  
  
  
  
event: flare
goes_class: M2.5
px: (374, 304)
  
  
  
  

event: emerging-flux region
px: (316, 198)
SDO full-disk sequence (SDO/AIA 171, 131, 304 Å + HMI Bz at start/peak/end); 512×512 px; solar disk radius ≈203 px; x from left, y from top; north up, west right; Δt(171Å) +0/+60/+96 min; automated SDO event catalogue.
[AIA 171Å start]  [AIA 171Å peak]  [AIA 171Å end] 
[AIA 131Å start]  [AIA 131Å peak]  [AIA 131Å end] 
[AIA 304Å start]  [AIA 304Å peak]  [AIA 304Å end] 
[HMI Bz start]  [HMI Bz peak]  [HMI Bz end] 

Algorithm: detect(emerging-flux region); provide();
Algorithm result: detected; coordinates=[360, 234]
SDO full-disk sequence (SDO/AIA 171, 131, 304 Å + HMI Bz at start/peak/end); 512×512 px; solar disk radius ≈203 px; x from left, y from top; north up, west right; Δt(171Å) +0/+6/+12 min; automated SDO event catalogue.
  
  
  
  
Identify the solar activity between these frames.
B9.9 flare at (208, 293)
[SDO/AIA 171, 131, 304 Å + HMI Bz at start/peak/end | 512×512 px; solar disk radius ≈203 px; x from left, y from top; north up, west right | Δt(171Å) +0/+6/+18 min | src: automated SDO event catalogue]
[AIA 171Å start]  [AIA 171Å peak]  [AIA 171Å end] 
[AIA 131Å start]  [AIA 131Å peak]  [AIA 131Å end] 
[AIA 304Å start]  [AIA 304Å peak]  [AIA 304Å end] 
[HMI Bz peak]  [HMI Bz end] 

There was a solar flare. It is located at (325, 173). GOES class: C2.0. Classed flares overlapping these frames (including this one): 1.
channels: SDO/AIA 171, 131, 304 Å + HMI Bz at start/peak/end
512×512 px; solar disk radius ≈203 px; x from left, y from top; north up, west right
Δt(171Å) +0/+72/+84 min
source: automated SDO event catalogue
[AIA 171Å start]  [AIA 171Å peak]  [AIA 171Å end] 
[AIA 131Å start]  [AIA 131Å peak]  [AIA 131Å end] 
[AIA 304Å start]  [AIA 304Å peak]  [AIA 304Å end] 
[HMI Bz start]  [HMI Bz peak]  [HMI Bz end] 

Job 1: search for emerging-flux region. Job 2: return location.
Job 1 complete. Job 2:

**Goal of the exercise:** Count the lines above in which the string "left" occurs, and write the number with no other text.

**Exercise response:** 4